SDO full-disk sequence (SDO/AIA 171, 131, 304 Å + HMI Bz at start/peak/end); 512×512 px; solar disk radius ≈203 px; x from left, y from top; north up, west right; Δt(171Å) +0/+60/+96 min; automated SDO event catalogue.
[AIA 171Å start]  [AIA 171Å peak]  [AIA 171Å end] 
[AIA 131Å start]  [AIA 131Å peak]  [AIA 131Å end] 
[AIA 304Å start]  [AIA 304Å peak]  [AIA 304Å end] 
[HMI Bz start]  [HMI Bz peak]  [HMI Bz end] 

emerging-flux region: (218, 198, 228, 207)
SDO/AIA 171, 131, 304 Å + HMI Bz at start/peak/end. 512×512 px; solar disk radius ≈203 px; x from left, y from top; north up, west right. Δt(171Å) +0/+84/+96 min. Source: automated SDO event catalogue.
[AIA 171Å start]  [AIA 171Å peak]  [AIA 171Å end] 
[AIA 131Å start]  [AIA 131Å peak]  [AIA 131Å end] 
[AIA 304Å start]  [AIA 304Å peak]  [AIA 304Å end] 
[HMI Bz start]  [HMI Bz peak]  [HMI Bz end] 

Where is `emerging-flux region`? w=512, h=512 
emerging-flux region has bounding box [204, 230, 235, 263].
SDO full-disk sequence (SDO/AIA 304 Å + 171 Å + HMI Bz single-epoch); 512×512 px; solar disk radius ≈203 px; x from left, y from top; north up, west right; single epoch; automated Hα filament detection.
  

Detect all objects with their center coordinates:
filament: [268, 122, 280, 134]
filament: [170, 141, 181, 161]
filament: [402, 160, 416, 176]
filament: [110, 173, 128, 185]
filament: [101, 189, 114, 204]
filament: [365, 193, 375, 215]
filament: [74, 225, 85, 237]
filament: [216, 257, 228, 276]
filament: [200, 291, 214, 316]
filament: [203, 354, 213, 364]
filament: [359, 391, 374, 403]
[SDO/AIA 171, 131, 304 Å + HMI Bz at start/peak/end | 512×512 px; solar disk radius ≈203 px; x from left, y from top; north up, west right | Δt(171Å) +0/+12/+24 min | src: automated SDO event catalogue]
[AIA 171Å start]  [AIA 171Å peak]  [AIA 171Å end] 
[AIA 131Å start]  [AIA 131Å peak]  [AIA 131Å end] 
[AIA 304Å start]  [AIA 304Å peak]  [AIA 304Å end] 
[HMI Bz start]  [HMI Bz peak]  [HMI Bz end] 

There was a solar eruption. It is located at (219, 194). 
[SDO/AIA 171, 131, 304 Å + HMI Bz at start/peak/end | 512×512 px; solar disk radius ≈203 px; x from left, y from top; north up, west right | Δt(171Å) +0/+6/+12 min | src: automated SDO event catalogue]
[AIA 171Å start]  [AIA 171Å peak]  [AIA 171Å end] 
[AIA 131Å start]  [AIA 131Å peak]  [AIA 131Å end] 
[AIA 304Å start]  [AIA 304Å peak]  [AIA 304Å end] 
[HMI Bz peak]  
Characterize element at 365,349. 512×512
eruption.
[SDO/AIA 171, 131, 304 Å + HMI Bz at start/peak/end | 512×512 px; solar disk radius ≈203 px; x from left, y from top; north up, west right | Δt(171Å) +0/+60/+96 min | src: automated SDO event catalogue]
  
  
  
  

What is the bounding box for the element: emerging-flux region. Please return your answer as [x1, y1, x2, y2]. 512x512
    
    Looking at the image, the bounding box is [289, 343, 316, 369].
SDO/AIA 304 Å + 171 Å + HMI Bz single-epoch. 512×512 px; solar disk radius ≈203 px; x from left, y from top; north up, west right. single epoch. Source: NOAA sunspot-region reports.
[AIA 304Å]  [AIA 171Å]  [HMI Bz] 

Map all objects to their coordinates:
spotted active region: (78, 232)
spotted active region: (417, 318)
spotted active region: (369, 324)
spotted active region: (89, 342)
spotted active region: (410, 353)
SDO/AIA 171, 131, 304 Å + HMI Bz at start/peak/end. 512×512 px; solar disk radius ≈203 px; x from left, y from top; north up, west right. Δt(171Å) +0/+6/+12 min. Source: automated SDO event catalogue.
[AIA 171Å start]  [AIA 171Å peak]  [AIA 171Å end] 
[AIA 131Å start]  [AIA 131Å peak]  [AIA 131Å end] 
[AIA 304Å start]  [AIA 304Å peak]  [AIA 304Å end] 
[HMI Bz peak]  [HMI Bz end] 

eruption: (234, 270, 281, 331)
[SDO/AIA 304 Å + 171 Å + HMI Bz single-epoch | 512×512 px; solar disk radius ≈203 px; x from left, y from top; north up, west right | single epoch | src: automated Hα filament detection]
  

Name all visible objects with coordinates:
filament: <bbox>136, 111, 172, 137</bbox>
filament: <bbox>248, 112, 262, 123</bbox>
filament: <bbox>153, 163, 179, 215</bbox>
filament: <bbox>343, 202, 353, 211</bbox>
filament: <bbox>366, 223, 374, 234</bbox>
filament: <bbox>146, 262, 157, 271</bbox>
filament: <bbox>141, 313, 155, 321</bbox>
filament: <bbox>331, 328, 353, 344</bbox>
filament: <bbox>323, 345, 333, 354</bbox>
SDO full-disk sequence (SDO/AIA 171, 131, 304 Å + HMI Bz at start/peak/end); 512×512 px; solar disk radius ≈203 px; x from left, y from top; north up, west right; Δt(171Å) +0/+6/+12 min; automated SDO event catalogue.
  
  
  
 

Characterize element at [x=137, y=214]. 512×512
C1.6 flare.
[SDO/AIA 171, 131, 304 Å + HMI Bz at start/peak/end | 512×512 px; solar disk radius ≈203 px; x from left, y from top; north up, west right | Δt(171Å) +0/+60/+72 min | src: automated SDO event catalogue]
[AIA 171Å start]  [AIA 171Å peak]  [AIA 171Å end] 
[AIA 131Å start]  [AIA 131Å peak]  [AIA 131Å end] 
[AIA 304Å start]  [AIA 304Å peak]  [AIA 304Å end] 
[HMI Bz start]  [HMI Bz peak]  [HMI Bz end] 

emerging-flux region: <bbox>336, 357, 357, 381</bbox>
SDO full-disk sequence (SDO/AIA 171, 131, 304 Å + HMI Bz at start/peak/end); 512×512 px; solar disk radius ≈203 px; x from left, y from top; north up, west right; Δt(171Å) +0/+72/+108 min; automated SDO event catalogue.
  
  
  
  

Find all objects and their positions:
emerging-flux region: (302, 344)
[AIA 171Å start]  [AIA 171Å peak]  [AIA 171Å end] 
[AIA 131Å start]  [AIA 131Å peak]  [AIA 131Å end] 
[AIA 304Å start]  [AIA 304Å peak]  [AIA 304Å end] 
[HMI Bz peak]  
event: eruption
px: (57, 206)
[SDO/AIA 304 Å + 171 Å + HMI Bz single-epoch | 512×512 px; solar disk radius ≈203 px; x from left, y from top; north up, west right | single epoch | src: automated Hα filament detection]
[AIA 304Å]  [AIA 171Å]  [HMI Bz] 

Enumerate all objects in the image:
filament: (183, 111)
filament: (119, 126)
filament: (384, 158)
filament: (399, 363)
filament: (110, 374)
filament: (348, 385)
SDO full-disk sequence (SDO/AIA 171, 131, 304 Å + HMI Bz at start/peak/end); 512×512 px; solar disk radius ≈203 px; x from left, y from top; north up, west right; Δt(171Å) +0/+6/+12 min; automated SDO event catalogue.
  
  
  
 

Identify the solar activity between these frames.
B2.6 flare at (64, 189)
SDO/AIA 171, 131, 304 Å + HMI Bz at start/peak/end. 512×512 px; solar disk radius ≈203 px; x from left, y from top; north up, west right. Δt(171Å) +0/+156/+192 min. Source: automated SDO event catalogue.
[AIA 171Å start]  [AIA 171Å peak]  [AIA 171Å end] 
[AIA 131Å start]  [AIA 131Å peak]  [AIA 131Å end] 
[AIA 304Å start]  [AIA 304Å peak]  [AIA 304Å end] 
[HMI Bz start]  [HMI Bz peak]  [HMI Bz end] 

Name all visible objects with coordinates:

-----

State the number of lines in the entries above that contain the word "bounding", and nothing more.

3